# What would you guys do?



## edickison78 (Nov 2, 2006)

I just bought a new TiVo, Series 2 with 3yr subscription. I want to get another DVR with a rather large hard disk(preference is 500 GB). Are there any DVRs out there that could be hooked up to a TiVo DVR and doesn't need a subscription? If not, is it worthwhile to buy one of the upgraded TiVos I saw in the store and use it as storage. I've thought about doing the whole PC network thing but another DVR would be my ideal. Any thoughts?

erin


----------



## supasta (May 6, 2006)

If you are willing, you can sacrafice the warranty (whole other thread) and go ahead and upgrade the box that you have.

If you buy another upgraded TiVo you qill still need the service to have any functionality like recording, TTG, and MRV.


----------



## edickison78 (Nov 2, 2006)

but I'm totally new, so I might ask some really dumb questions. If my subscription runs out and I don't renew, does that mean I can't play what I've already saved on my TiVo? I understand that it wouldn't record or anything but shouldn't it still playback whats already on the hard drive? Oh and what is TTG and MRV?


----------



## ttodd1 (Nov 6, 2003)

TTG - Tivo 2 Go
MRV - Multi Room viewing


----------



## mick66 (Oct 15, 2004)

TTG = Tivo to Go
The transfer of recordings from a Tivo to a pc. If you want a 500GB dvr just to archive recordings, you can put a large drive in your pc and use TTG to transfer recordings to that drive and then back to the Tivo if necessary.

Subscriptions do not expire. You have to actively cancel the subscription or credit card that pays for it. Recordings on an un-sub'd tivo can be viewed.


----------



## edickison78 (Nov 2, 2006)

thanks for the info, I appreciate you guys answering questions you must have heard a thousand times. LOL. 

erin


----------



## classicsat (Feb 18, 2004)

I'd split it two ways. Put a larger drive, although not as big as a 500, maybe a 250 or 300 (I have 160 GB now). and maybe a 300 GB drive in a PC to make an archive machine, and expand that as the need arises.

Data rows.
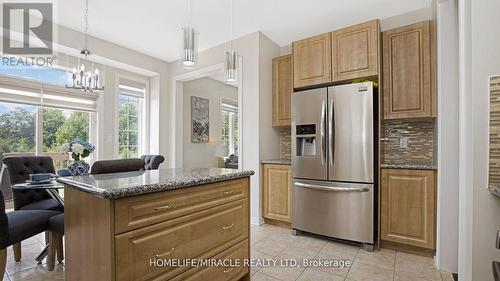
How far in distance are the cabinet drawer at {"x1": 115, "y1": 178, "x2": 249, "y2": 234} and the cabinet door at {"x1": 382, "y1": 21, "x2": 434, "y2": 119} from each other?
2.05m

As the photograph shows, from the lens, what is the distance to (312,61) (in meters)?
3.07

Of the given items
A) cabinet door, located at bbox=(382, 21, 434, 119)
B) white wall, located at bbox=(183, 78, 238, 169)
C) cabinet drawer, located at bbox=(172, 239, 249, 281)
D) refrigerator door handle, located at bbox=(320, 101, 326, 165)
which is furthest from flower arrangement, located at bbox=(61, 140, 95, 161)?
cabinet door, located at bbox=(382, 21, 434, 119)

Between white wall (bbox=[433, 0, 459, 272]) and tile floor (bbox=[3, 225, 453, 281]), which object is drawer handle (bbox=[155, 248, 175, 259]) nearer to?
tile floor (bbox=[3, 225, 453, 281])

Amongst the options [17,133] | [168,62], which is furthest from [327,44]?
[17,133]

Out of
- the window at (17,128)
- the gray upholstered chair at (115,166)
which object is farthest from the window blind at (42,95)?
the gray upholstered chair at (115,166)

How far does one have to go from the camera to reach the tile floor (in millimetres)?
2027

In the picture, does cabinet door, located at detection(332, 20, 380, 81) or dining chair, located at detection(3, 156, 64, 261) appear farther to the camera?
cabinet door, located at detection(332, 20, 380, 81)

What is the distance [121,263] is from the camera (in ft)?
3.62

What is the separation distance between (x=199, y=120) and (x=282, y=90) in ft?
8.21

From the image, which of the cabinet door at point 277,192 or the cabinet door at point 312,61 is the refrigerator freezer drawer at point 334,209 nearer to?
the cabinet door at point 277,192

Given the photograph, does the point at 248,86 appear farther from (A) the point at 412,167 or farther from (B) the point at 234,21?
(A) the point at 412,167

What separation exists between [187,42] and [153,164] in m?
2.23

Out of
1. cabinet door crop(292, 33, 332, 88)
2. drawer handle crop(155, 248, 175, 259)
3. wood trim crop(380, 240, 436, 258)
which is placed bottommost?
wood trim crop(380, 240, 436, 258)

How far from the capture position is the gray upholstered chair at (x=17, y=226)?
1.61 m
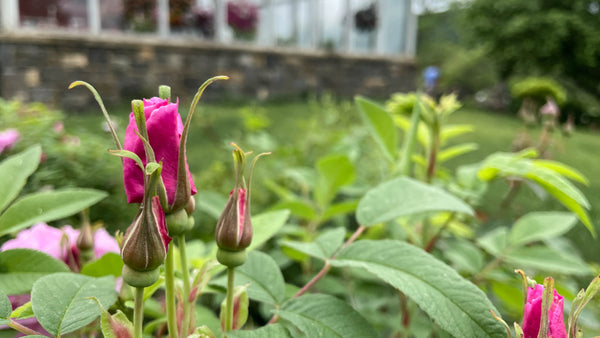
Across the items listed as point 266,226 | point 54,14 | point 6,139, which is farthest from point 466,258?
point 54,14

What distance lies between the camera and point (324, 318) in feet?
1.16

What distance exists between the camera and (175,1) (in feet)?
18.7

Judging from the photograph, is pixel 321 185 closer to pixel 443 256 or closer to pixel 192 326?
pixel 443 256

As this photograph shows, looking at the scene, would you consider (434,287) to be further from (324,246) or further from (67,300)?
(67,300)

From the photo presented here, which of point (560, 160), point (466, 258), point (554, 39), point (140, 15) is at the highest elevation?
point (554, 39)

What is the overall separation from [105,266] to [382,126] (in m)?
0.42

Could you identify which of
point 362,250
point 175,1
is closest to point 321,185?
point 362,250

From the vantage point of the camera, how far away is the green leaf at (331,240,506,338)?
12.2 inches

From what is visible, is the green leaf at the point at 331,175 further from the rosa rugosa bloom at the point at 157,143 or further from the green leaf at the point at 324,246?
the rosa rugosa bloom at the point at 157,143

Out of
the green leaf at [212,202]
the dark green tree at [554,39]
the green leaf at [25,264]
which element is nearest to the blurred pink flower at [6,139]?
the green leaf at [212,202]

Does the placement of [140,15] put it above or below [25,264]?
above

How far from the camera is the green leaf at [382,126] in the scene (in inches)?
24.6

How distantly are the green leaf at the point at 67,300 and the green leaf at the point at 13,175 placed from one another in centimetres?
15

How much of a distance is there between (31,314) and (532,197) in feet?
11.1
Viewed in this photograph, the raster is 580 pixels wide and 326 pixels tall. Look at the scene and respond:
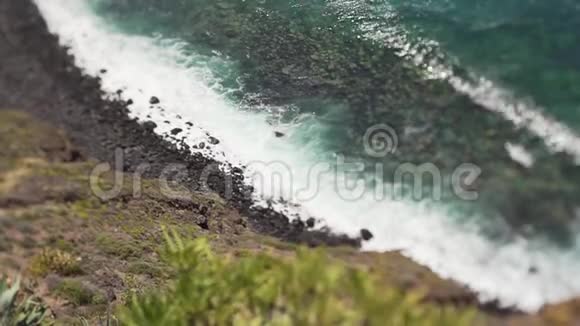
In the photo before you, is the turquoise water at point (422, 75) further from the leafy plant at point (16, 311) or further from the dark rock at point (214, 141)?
the leafy plant at point (16, 311)

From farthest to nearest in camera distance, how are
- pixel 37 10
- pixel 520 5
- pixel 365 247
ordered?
1. pixel 37 10
2. pixel 520 5
3. pixel 365 247

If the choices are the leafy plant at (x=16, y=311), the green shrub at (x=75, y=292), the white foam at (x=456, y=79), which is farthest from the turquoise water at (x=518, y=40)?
the leafy plant at (x=16, y=311)

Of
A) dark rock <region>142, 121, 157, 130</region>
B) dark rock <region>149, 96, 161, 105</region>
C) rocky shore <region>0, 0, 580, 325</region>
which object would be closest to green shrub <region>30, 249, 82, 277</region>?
rocky shore <region>0, 0, 580, 325</region>

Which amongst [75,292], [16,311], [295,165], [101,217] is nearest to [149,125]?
[101,217]

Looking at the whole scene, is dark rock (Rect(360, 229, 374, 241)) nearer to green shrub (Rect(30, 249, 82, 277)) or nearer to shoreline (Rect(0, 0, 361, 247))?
shoreline (Rect(0, 0, 361, 247))

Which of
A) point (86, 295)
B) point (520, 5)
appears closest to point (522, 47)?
point (520, 5)

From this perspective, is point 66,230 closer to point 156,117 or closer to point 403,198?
point 156,117

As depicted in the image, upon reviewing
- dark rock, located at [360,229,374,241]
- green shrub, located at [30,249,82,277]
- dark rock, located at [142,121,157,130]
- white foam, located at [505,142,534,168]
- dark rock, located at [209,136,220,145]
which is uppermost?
dark rock, located at [142,121,157,130]
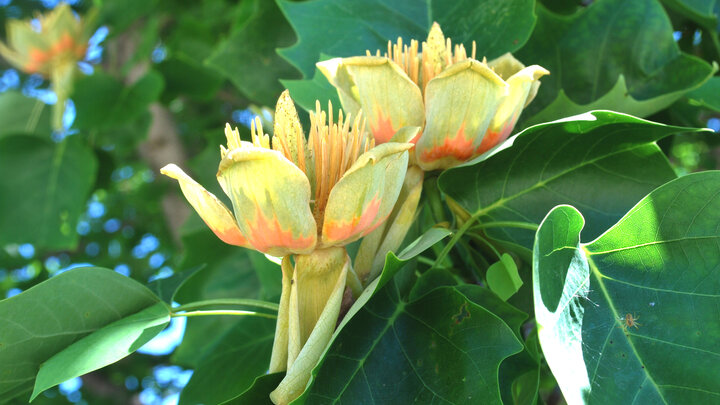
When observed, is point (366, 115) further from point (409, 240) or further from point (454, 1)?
point (454, 1)

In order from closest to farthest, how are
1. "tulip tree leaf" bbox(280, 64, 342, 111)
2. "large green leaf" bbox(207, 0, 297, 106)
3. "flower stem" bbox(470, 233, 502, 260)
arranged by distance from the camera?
1. "flower stem" bbox(470, 233, 502, 260)
2. "tulip tree leaf" bbox(280, 64, 342, 111)
3. "large green leaf" bbox(207, 0, 297, 106)

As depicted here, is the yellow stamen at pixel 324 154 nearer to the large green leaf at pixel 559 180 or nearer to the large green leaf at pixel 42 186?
the large green leaf at pixel 559 180

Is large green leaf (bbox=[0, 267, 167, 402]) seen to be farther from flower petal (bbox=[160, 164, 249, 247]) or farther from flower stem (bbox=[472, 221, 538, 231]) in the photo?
flower stem (bbox=[472, 221, 538, 231])

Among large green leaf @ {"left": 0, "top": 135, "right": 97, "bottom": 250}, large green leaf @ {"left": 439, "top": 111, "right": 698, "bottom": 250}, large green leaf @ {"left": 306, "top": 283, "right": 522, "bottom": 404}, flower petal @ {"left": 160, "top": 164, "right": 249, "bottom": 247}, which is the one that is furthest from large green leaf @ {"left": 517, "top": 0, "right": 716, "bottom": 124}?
large green leaf @ {"left": 0, "top": 135, "right": 97, "bottom": 250}

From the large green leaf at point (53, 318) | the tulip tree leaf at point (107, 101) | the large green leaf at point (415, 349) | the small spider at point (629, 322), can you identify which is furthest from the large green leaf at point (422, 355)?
the tulip tree leaf at point (107, 101)

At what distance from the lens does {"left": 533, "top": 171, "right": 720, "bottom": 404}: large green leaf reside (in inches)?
25.4

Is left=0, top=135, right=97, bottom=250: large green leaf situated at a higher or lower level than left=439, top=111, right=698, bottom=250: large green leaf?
lower

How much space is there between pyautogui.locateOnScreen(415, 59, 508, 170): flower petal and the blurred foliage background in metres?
0.25

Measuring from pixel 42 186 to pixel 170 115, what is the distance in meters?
0.62

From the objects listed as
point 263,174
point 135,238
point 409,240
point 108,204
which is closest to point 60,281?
point 263,174

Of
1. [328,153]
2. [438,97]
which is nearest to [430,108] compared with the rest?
[438,97]

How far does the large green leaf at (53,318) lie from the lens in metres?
0.80

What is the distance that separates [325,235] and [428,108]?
208mm

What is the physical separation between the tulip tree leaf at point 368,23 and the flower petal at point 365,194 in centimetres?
49
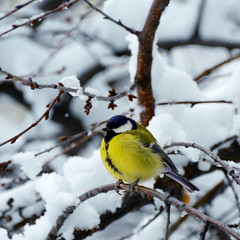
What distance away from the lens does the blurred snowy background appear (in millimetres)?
2268

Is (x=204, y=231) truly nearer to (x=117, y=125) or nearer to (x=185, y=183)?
(x=185, y=183)

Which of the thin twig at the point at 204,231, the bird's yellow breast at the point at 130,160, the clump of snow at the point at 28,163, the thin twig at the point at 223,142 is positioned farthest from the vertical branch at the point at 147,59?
the thin twig at the point at 204,231

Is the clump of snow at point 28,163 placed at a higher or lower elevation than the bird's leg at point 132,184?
higher

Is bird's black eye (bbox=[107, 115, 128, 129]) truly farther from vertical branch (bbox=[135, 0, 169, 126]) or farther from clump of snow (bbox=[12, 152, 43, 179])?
clump of snow (bbox=[12, 152, 43, 179])

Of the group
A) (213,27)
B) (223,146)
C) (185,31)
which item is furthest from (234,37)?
(223,146)

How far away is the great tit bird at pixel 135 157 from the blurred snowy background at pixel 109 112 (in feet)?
0.35

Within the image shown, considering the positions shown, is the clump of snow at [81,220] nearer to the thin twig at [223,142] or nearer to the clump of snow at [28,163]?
the clump of snow at [28,163]

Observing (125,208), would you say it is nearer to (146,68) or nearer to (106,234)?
(146,68)

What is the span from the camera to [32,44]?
466cm

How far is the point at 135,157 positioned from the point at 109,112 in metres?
2.20

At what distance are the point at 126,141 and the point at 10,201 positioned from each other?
82 cm

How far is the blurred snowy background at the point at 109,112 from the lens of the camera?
2.27 meters

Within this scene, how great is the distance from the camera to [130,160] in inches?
89.5

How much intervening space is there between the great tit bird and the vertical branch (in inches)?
Result: 9.0
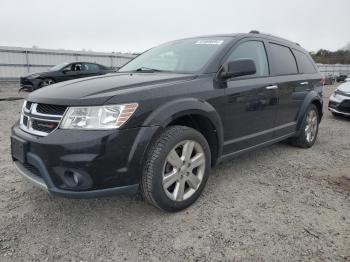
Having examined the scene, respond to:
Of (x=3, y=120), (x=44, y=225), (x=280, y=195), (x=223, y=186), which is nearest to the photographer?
(x=44, y=225)

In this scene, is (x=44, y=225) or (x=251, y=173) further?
(x=251, y=173)

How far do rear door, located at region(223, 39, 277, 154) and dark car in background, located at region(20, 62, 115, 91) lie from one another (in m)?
9.36

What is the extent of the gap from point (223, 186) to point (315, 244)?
1234mm

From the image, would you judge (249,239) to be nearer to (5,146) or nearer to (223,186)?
(223,186)

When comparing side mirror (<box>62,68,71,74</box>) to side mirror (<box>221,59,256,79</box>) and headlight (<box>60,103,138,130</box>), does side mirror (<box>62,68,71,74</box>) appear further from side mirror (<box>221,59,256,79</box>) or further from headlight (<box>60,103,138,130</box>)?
headlight (<box>60,103,138,130</box>)

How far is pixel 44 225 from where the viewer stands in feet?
8.79

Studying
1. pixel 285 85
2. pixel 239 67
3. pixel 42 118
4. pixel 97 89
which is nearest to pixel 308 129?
pixel 285 85

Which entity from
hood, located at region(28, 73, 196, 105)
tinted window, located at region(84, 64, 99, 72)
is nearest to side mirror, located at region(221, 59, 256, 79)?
hood, located at region(28, 73, 196, 105)

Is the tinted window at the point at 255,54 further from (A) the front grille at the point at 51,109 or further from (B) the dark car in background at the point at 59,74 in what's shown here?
(B) the dark car in background at the point at 59,74

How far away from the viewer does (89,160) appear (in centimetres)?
231

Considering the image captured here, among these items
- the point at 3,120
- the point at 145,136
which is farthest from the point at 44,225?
the point at 3,120

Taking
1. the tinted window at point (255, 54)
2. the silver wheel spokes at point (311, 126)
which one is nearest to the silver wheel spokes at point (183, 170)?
the tinted window at point (255, 54)

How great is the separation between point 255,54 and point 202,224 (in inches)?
86.6

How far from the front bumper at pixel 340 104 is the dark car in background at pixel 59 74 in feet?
26.4
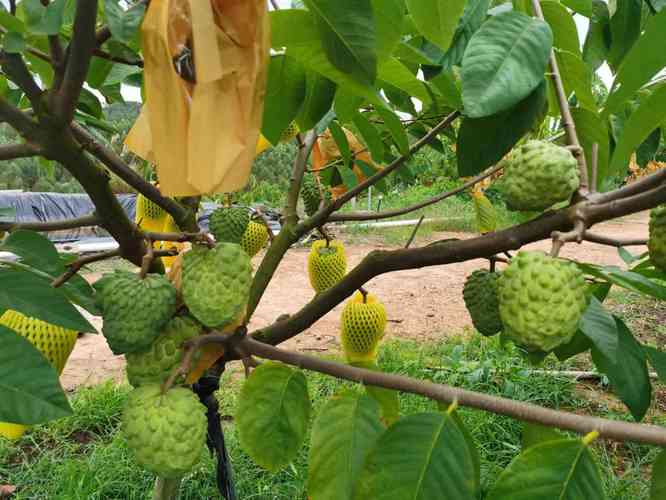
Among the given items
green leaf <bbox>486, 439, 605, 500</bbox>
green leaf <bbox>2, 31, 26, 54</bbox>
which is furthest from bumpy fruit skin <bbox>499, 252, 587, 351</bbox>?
green leaf <bbox>2, 31, 26, 54</bbox>

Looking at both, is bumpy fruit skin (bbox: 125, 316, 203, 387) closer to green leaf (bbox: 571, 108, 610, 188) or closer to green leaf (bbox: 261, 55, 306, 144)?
green leaf (bbox: 261, 55, 306, 144)

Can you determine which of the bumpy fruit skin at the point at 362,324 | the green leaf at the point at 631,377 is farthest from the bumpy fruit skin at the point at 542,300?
the bumpy fruit skin at the point at 362,324

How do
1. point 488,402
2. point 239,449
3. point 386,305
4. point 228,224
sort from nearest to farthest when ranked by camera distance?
point 488,402
point 228,224
point 239,449
point 386,305

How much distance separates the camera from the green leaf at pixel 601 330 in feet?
2.37

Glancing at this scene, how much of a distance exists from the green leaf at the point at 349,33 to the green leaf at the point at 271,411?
440 millimetres

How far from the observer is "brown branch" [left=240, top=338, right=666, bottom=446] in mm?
584

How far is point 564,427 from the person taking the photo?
0.61 m

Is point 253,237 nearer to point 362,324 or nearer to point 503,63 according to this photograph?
point 362,324

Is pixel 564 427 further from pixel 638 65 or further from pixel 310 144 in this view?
pixel 310 144

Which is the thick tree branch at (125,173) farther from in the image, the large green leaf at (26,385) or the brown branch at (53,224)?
the large green leaf at (26,385)

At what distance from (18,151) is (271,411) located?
0.49 metres

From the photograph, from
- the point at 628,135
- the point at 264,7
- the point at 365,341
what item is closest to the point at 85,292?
the point at 264,7

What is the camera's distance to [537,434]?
0.76m

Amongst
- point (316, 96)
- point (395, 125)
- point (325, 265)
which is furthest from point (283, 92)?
point (325, 265)
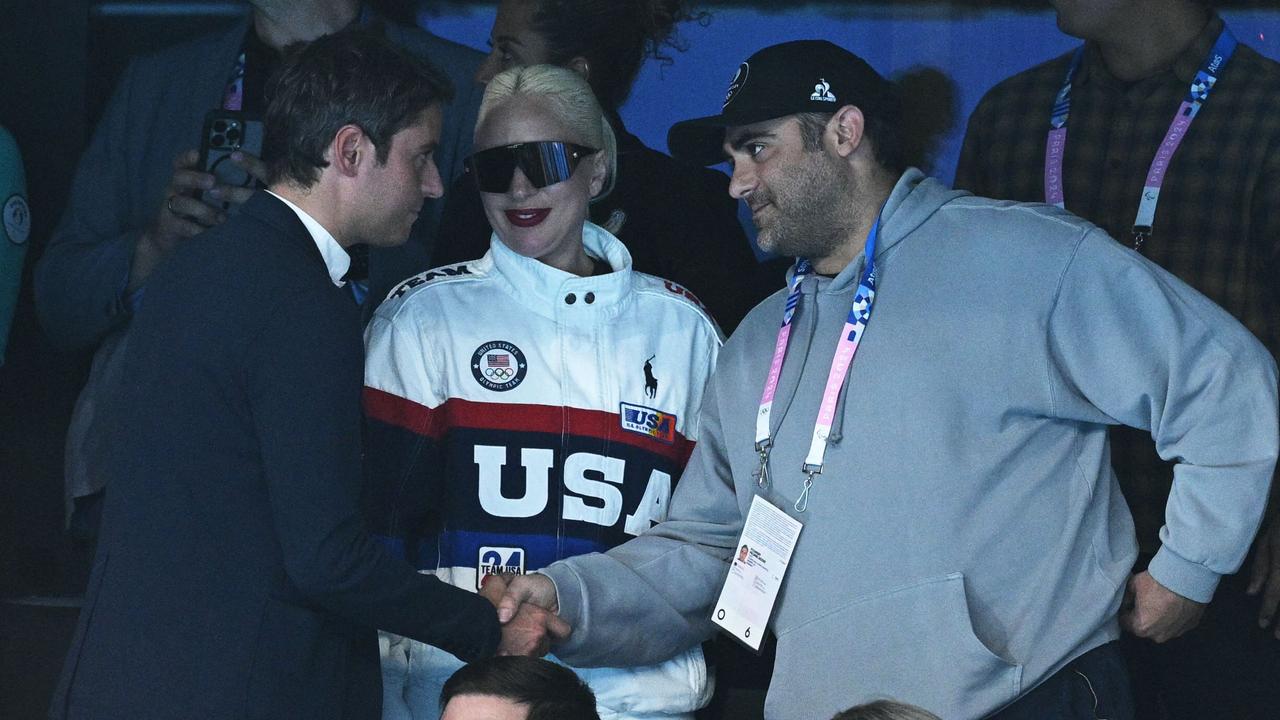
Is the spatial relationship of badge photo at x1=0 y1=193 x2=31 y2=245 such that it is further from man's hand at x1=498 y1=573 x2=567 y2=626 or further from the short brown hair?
man's hand at x1=498 y1=573 x2=567 y2=626

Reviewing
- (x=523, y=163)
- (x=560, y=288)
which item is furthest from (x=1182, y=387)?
(x=523, y=163)

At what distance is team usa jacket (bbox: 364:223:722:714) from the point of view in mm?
2871

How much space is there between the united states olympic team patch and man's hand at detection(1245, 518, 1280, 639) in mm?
1569

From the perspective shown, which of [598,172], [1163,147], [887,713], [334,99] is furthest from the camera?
[1163,147]

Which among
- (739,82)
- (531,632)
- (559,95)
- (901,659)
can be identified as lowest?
(531,632)

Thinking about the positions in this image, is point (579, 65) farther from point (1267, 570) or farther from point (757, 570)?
point (1267, 570)

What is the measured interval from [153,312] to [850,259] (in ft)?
4.02

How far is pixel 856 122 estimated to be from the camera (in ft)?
9.46

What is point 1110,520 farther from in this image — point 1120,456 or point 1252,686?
point 1252,686

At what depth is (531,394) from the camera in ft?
9.59

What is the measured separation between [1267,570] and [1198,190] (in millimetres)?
805

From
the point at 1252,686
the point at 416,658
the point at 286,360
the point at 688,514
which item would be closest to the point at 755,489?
the point at 688,514

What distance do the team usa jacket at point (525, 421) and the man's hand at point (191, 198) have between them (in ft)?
1.56

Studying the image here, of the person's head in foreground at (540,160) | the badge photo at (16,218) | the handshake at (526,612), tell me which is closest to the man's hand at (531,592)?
the handshake at (526,612)
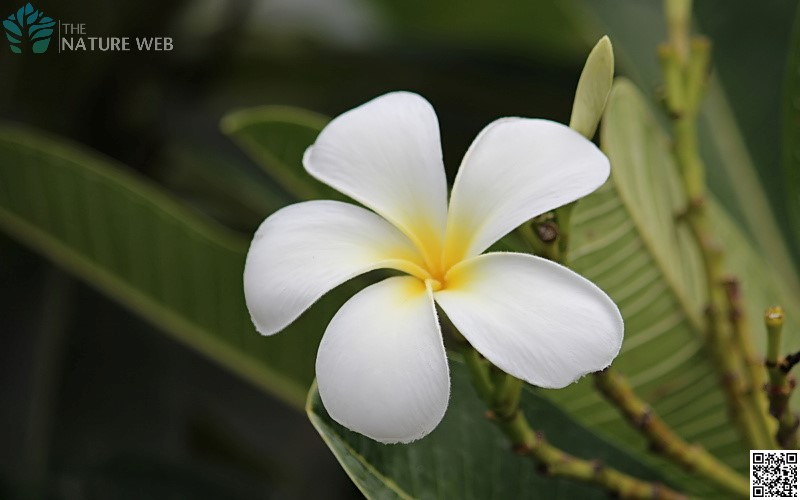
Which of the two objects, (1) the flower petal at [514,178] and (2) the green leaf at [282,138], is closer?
(1) the flower petal at [514,178]

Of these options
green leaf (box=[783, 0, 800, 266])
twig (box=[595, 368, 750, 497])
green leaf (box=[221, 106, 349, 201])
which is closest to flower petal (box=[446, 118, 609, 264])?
twig (box=[595, 368, 750, 497])

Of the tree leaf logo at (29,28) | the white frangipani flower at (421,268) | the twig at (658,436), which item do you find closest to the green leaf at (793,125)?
the twig at (658,436)

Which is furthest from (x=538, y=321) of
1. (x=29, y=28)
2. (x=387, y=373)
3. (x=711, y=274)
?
(x=29, y=28)

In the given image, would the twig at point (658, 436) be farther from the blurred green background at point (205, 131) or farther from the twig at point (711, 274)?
the blurred green background at point (205, 131)

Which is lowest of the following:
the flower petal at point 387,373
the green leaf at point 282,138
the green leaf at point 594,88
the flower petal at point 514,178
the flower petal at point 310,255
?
the green leaf at point 282,138

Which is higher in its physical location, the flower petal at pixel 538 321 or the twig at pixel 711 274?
the flower petal at pixel 538 321

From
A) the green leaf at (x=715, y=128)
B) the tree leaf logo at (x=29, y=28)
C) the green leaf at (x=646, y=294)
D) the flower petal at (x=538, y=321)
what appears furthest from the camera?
the green leaf at (x=715, y=128)

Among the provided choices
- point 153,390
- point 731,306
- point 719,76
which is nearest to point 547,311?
point 731,306

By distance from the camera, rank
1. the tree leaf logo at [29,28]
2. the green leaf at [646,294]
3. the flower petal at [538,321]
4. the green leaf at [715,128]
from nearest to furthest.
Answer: the flower petal at [538,321] → the green leaf at [646,294] → the tree leaf logo at [29,28] → the green leaf at [715,128]

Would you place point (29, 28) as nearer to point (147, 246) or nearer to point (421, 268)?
point (147, 246)
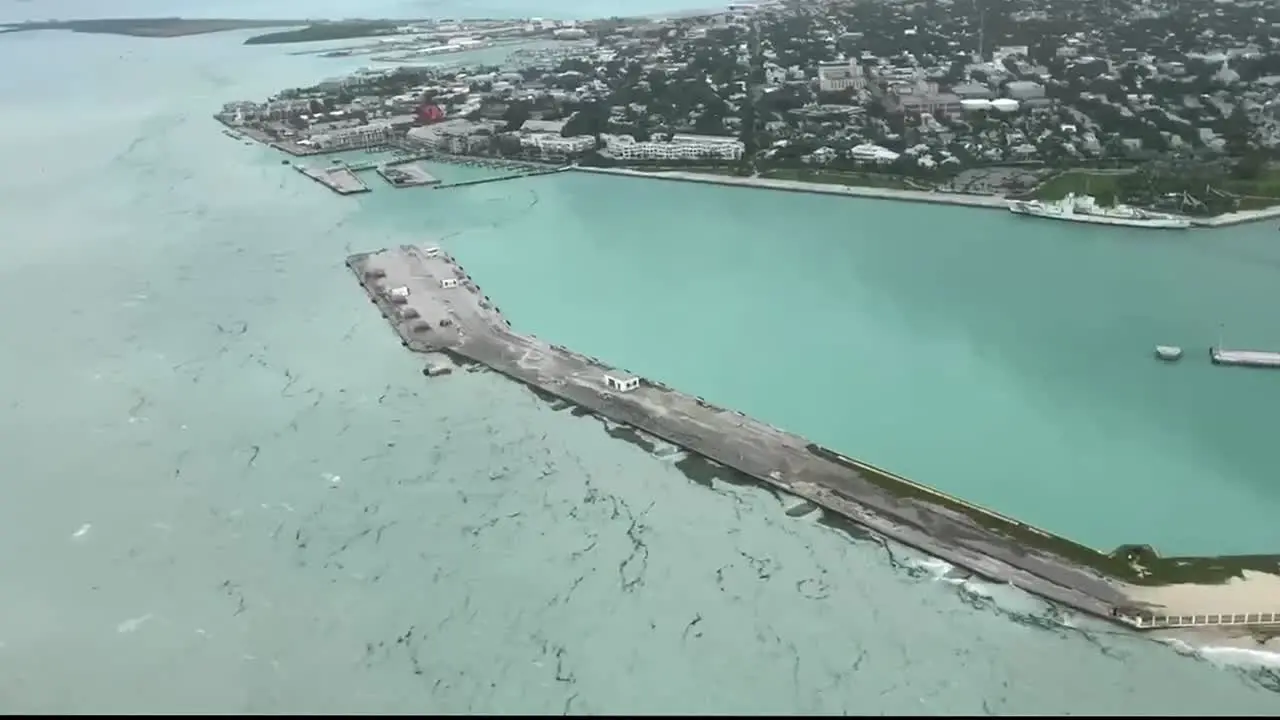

Directions.
• a. Give the username of every person who posts in the TiVo forum thread, listing each one only once.
• b. Continue the TiVo forum thread from the point where it stops.
None of the data is needed here.

Results.
• a. edickison78, supasta, ttodd1, mick66, classicsat

• b.
----------



## supasta (May 6, 2006)

classicsat said:


> I'd split it two ways. Put a larger drive, although not as big as a 500, maybe a 250 or 300 (I have 160 GB now). and maybe a 300 GB drive in a PC to make an archive machine, and expand that as the need arises.


On the other hand a large drive in the TiVo would alleviate the need for an "archive drive" in your PC.

I have 2 DT boxes and one is stock and one is upgraded. The upgraded one holds most of the SPs and does most of the recording. The second DT resolves conflicts and is mostly used for just MRV. However, I don't use much TTG at all, so it would depend on one's needs.


----------



## edickison78 (Nov 2, 2006)

If I got a pc with a huge drive to archive recordings I want to keep, is there any loss in video or sound quality? 

thanx 

erin


----------



## classicsat (Feb 18, 2004)

Having the archive drive on the PC would be a level of "insurance", especially if it is a removable drive, compared to having everything on the TiVo, at a higher risk of loss, in that a drive that is continuously running would be first to die, compared to a drive that is only turned on as needed.

There should be minimal loss in TTG, although it recodes the recording somehow to transfer to a PC (it might be a remuxing/recryption).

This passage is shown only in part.